- [Stated goal]: Everything from the line holding "How far removed is" through the last line below must be repeated exactly, and nothing else.

Image and question records:
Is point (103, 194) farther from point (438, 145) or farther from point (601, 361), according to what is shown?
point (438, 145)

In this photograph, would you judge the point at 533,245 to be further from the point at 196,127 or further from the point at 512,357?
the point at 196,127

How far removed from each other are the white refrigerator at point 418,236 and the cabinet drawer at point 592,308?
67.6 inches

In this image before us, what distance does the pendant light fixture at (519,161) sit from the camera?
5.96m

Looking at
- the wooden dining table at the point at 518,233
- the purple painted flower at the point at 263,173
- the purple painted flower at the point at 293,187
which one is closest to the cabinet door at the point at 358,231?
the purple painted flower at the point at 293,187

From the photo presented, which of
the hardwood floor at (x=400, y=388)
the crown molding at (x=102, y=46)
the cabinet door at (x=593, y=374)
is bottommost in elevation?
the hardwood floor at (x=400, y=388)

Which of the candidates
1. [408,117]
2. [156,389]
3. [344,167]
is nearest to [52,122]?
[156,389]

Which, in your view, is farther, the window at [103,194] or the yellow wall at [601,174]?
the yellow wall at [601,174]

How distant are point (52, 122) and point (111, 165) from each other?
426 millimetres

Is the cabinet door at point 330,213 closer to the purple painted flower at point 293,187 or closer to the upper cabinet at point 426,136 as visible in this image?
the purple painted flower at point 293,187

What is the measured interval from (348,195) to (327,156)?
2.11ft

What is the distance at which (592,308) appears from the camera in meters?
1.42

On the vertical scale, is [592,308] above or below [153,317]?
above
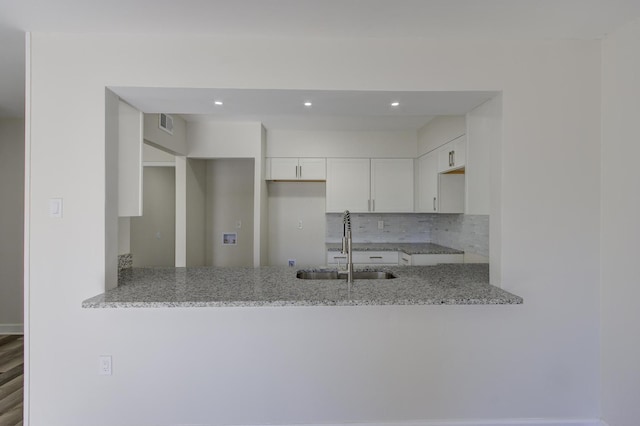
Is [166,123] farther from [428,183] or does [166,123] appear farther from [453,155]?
[428,183]

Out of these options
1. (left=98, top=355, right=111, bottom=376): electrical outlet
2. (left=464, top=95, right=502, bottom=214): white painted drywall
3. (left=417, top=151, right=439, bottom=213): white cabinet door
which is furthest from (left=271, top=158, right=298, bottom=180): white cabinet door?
(left=98, top=355, right=111, bottom=376): electrical outlet

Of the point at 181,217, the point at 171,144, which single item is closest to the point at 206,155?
the point at 171,144

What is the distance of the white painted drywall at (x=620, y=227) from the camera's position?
1751 mm

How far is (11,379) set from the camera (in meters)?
2.67

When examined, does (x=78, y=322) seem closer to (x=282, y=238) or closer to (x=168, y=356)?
(x=168, y=356)

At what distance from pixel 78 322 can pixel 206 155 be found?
7.67ft

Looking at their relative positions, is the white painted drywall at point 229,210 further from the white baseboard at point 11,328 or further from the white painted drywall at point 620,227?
the white painted drywall at point 620,227

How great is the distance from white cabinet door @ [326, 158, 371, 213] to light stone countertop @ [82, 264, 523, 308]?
1968 mm

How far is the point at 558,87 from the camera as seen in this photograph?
1.94 metres

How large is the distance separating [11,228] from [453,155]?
16.0 feet

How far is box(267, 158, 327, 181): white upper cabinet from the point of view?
4.18 metres

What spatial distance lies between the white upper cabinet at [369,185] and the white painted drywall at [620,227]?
2460 mm

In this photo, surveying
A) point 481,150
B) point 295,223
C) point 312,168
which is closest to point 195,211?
point 295,223

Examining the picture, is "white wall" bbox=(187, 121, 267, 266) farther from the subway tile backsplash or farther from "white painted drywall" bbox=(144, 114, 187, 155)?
the subway tile backsplash
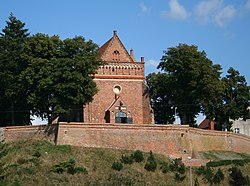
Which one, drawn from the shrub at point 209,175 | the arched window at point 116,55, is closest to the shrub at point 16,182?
the shrub at point 209,175

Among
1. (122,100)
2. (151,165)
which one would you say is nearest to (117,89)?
(122,100)

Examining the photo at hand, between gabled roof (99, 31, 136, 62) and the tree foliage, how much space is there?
5.59m

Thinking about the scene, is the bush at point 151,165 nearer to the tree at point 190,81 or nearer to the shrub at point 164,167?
the shrub at point 164,167

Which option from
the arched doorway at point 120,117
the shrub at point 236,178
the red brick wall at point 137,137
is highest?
the arched doorway at point 120,117

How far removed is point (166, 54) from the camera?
73875 mm

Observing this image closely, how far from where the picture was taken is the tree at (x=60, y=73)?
6384 centimetres

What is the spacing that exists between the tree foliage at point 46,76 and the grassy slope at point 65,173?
5972 millimetres

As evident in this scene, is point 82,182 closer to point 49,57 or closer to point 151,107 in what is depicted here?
point 49,57

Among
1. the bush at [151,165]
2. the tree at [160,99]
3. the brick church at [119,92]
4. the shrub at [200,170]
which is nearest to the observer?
the bush at [151,165]

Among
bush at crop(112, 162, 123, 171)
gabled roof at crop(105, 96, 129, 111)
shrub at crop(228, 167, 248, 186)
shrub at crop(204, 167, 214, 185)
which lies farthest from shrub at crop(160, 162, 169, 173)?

- [Answer below]:
How far removed is point (166, 54) from the camera?
73875 mm

Observing this image closely, how far from where the picture was taken is the tree at (x=60, y=73)?
6384 centimetres

What is the spacing that exists between the tree foliage at point 46,76 and the grassy slope at point 65,173?
5972 millimetres

As evident in this scene, is point 82,182 closer to point 49,57 or closer to point 151,107 in what is depicted here?
point 49,57

Among
1. the bush at [151,165]
2. the tree at [160,99]
3. the brick church at [119,92]
4. the shrub at [200,170]
which is nearest to the observer?
the bush at [151,165]

Among
bush at crop(112, 162, 123, 171)
gabled roof at crop(105, 96, 129, 111)
shrub at crop(228, 167, 248, 186)
shrub at crop(204, 167, 214, 185)
which lies farthest from shrub at crop(160, 162, 169, 173)?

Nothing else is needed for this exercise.